Figure 4. In vivo prevention and treatment efficacy assays.

(A) Four murine anti-EBOV mAbs, M001, M401, M318, and M501, were injected to evaluate their prevention efficacies (upper) and treatment efficacies (lower). The mAbs were injected at 3 days or 4 h before the inoculation of pHIV–ZGP–Fluc to determine their preventive efficacies, and at 12 h or 3 days after viral inoculation to determine their treatment efficacies. Photon flux was measured at 4 dpi. The first column shows the control pHIV–ZGP–Fluc-infected BALB/c mice that did not receive any mAb treatment. (B–C) Preventive efficacy (B) and treatment efficacy (C) were detected as the total photon flux in pHIV–ZGP–Fluc-infected mice treated with various mAbs compared with that in similarly infected mice without mAb treatment (first column). *p < 0.05; **p < 0.01. (D–I) ELISA binding curves for recombinant GP proteins, including recombinant GP (D) and its receptor-binding domain (E) from EBOV strain H.sapiens-wt/GIN/2014/Kissidougou-C15 and recombinant GP (F), receptor-binding domain (G), GP2 (H), and GP1 (I) from EBOV strain Mayinga 1976.

Figure 5. Identification of NK-cell-mediated ADCC against pHIV–ZGP–Fluc infection.

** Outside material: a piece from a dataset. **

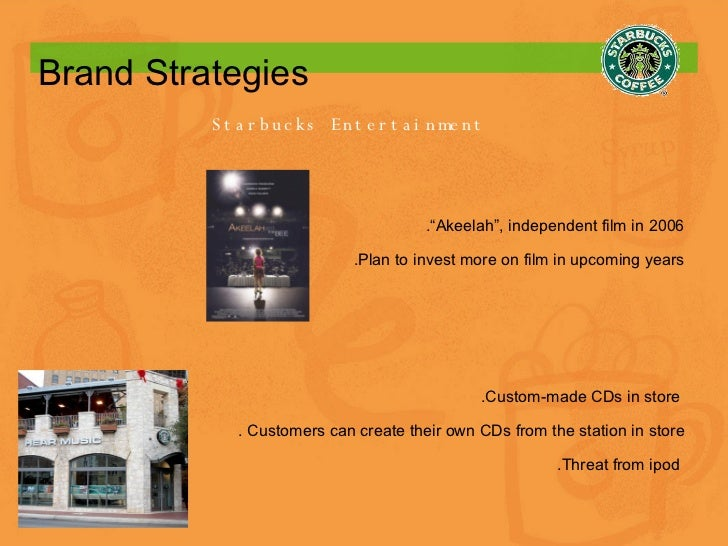 """Brand Strategies Starbucks Entertainment .""""Akeelah"""", independent film in 2006 .Plan to invest more on film in upcoming yea..."""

(A) NK inhibitor, mAbs, and pHIV–ZGP–Fluc virus were injected as shown in the procedural flow chart. BALB/c mice were treated with the NK inhibitor at baseline and 5 days. The mice were infected with pHIV–ZGP–Fluc at 3 days and treated with mAbs at 12 h and 2 dpi. Bioluminescent images of BALB/c mice were analysed at 4 dpi with the IVIS system. (B) Percentage of NK cells in mouse blood. Flow cytometry was performed at 0, 2, 3, and 7 days to confirm the deletion of NK cells. mCD3⁻mNK1.1⁺ cells were recognized as NK cells, and the percentage of NK cells was calculated as shown. (C) Viral clearance rates mediated by mAbs M401 and M501 were evaluated after NK deletion compared with those in normal BALB/c mice. (D) Immunohistochemical staining of pHIV–ZGP–Fluc in thymus and spleen. Sections of BALB/c mice (naïve), pHIV–ZGP–Fluc-infected BALB/c mice treated with M401 (pHIV–ZGP–Fluc + mAb), and NK-deleted mice with the same treatment (pHIV–ZGP–Fluc + NK⁻ + mAb) were stained with monoclonal mouse anti-EBOV antibody. Scale bar, 20 μm.